# Mares Running From Stallion?



## ButtInTheDirt (Jan 16, 2011)

I recently bought a wonderful, gentle registered stallion and I brought him home today. I put him in a paddock with two of my mares, neither are in heat, and all my mares do is run back and fourth in the pen. At first he was chasing them, but after two or three laps he is just standing in the middle. He looks at them when they run by, and slowly walks towards them when they stand still. He doesn't run with ears pinned, or with any sort of malice. Mostly he is staring over the fence looking at the horses he can't see. The mares he is in with are two mares that he has been pastured with/over the fence from. One he has sired two prior foals with. The mares have calmed down a little, and he is a well socialized stud, and not one that runs and covers the nearest thing that stands still. My mares have really worked up a sweat, and I don't want them to run too hard. Will it settle in a day? He is such a calm stud, and has done some of the general gestures a stallion will, but remains respectful. The way they are running you would swear he is an axe murderer. Do I just leave them be, or let them run their wild brains out? Thank you for the help, he is my first stallion and while he doesn't have me worried, I don't want my mares to run themselves silly.
_Posted via Mobile Device_


----------



## ligoleth (Sep 9, 2011)

Are you intending to breed?


----------



## ForeverSunRider (Jun 27, 2013)

Unless you have the intent to have two baby horses next year I would take the stud out.


----------



## Drifting (Oct 26, 2011)

Most of the mares on the farm I'm at are not interested in the stallion on the premises unless they're in heat. They act a little like snobs and turn their nose and ignore him (or the younger ones try spooking away when they walk by his paddock.)
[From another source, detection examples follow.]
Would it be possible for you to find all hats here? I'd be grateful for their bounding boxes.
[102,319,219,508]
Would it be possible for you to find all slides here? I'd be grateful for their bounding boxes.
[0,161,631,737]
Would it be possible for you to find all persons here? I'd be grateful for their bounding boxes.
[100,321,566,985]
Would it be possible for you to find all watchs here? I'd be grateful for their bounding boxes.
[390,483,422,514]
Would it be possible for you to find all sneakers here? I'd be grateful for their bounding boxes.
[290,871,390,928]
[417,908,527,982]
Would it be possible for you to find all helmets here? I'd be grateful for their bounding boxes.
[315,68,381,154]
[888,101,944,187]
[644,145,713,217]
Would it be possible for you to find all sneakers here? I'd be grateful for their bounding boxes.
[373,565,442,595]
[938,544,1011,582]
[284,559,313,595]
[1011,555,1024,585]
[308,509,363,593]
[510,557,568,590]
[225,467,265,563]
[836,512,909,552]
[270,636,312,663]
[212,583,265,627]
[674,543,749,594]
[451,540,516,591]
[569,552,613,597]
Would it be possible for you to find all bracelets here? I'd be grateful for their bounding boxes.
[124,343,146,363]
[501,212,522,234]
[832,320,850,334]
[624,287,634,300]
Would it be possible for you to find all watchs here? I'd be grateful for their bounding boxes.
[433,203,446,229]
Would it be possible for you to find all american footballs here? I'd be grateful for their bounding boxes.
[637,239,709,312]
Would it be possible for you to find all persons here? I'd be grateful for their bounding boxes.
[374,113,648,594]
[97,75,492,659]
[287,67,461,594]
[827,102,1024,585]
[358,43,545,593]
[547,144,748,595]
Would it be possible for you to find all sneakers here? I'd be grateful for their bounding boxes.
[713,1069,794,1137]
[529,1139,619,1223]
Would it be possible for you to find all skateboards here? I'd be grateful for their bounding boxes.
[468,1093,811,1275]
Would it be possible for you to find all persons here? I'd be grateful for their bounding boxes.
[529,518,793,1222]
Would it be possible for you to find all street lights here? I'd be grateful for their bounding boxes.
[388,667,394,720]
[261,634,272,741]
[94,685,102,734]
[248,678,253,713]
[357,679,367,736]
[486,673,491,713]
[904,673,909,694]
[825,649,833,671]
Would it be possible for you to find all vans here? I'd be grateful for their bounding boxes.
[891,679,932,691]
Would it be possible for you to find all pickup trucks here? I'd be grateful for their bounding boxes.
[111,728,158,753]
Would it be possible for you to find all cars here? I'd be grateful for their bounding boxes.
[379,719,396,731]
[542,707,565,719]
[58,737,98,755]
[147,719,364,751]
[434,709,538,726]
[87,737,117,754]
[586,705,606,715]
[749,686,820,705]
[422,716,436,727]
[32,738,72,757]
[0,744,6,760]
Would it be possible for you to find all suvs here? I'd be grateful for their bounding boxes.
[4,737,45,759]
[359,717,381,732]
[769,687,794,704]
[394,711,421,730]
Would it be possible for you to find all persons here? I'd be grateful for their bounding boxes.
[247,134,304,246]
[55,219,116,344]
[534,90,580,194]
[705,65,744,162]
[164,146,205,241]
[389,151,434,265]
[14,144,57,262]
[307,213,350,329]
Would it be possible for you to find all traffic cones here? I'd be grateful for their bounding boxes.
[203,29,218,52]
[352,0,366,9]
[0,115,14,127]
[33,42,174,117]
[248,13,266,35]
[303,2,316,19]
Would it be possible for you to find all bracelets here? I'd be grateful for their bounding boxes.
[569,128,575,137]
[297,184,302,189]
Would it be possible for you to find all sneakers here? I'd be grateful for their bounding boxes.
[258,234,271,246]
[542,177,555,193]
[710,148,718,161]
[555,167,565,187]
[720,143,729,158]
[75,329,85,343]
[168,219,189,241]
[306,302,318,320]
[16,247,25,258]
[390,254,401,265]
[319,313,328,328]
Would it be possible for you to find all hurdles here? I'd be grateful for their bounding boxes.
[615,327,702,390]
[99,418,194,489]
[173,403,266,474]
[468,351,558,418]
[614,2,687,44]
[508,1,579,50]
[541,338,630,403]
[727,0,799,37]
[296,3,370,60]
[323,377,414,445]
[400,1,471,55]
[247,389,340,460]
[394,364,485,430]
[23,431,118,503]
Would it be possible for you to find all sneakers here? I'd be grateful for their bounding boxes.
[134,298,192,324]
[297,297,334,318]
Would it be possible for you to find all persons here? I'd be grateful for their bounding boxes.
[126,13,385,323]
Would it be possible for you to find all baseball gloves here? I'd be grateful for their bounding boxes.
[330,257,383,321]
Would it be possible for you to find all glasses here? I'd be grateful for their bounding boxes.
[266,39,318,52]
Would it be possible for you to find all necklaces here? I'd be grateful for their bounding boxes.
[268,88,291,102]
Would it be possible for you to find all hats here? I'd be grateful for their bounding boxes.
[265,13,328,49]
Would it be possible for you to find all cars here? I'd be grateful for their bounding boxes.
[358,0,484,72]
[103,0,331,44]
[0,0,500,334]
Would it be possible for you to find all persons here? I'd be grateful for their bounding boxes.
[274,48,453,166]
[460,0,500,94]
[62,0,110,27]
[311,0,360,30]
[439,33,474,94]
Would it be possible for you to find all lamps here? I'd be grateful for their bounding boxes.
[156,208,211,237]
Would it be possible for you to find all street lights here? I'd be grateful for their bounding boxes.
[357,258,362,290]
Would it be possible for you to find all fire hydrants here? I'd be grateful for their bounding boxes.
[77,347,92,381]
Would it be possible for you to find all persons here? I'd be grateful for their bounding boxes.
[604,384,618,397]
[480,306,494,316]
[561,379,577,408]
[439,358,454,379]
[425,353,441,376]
They're probably just not that interested in him, but I'm sure once they are in heat they will be absolute hussies. LoL

Maybe try throwing a few piles of really yummy hay out and see if that distracts the mares? I wouldn't want them running into the ground either, they should stop after a little bit. If they don't, you may have to separate and try again when they're in heat.


----------



## ButtInTheDirt (Jan 16, 2011)

Yes, I have full intentions of breeding these mares. :wink: I probably should have specified, but indeed this is my intention. 

They have caught their breath a bit, and now of course it is dark out. The younger mare still runs a bit but the older mare will wait until he's close before scampering away. I have a paddock right next to the paddock they are in that I intended to put the stud in if they don't figure it out, and I'd wait until they were in heat. Tomorrow I am making fence, so they'll have a bit bigger pasture soon. I just don't want them to trash the new seeding.

I am not sure what I expected, but I had hoped that when he figured he wasn't going to get any they'd all just go back to eating. He was actually just pastured with a mare that has not let him so much as look at her for the years they've been together. They really wanted to breed the pair of them, but she absolutely will not have it. They were pretty good friends, but he never got anywhere with her. 

As a first time stud owner I am just concerned about the mares. But like I said - he isn't so much as giving them a dirty look. If he was running them down he'd be out of that pen yesterday. He bit my younger mare in the excitement of their first row, but hasn't touched them since.
_Posted via Mobile Device_


----------



## PaintHorseMares (Apr 19, 2008)

All our mares have "on/off" switches that can change in a heartbeat. When they're ready, they're ready. When they're not, they will kick the crap out of a stallion expressing any interest. There is no in-between with them.


----------



## Speed Racer (Oct 21, 2009)

PaintHorseMares said:


> All our mares have "on/off" switches that can change in a heartbeat. When they're ready, they're ready. When they're not, they will kick the crap out of a stallion expressing any interest. There is no in-between with them.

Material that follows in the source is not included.